+++ Extracted material
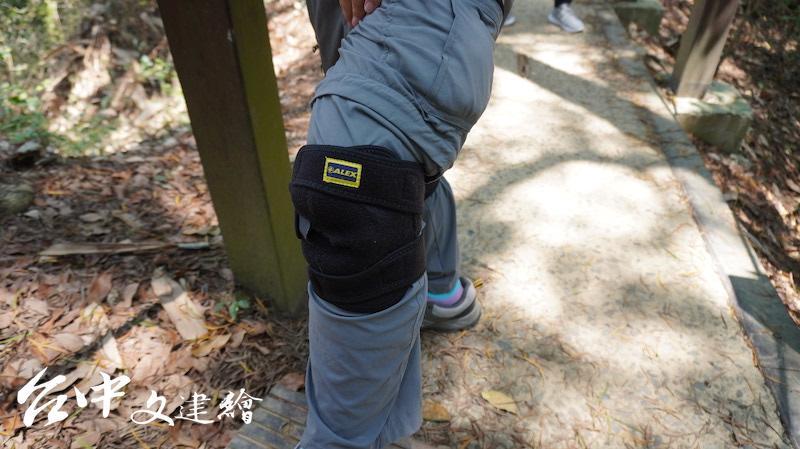 走步道也可穿上護膝、帶登山杖。(攝影:謝平平)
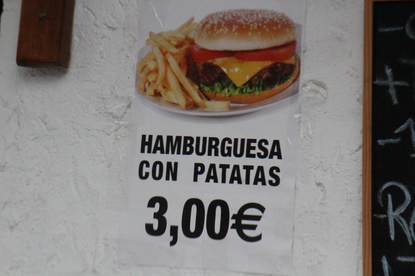 Hamburguesa con patatas 3€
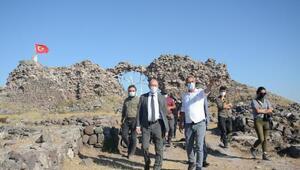 Rektör Erdal, Karacahisar Kalesi kazı alanını ziyaret etti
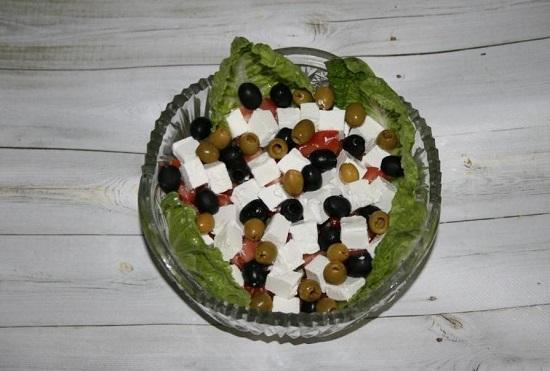 отправляем зеленые и черные оливки в салатницу
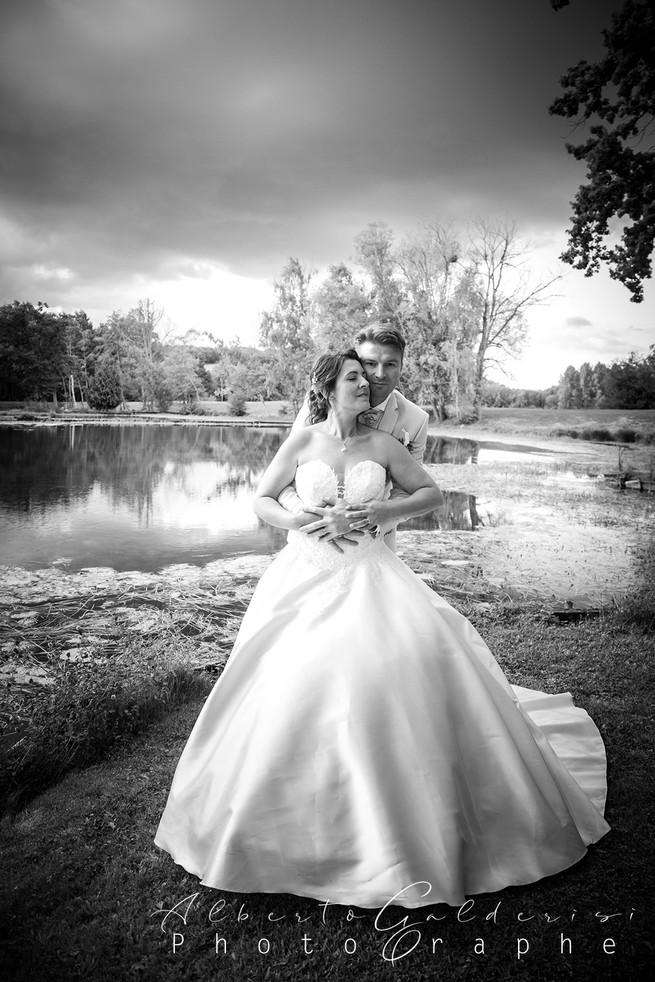 """""""Discret, professionnel, agréable, des qualités qui ont permis d'avoir de très belles photos en souvenir de notre mariage."""" (Odile - 07/09/2013)"""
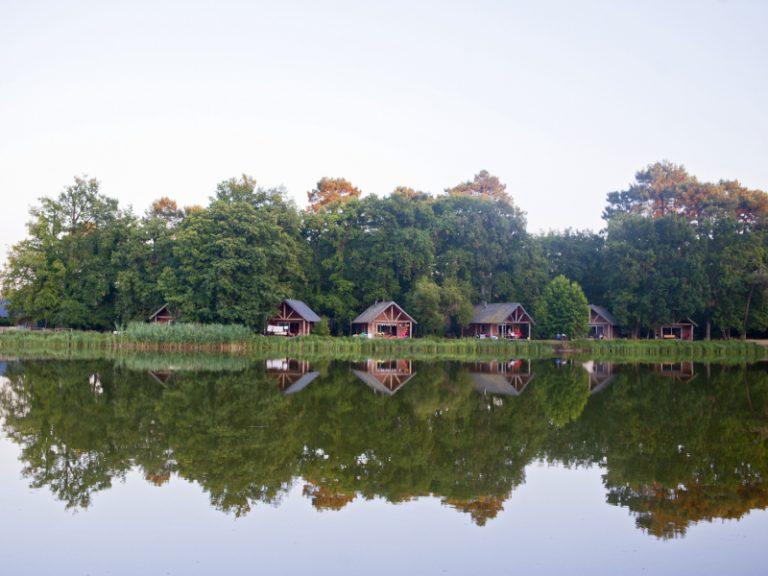 Village Huttopia Lac de Rillé-13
++++++
| Problem description |
Without changing a word, retype every entry above, but drop its pictures.

| Expected output |
 走步道也可穿上護膝、帶登山杖。(攝影:謝平平)
 Hamburguesa con patatas 3€
 Rektör Erdal, Karacahisar Kalesi kazı alanını ziyaret etti
 отправляем зеленые и черные оливки в салатницу
 """""""Discret, professionnel, agréable, des qualités qui ont permis d'avoir de très belles photos en souvenir de notre mariage."""" (Odile - 07/09/2013)"""
 Village Huttopia Lac de Rillé-13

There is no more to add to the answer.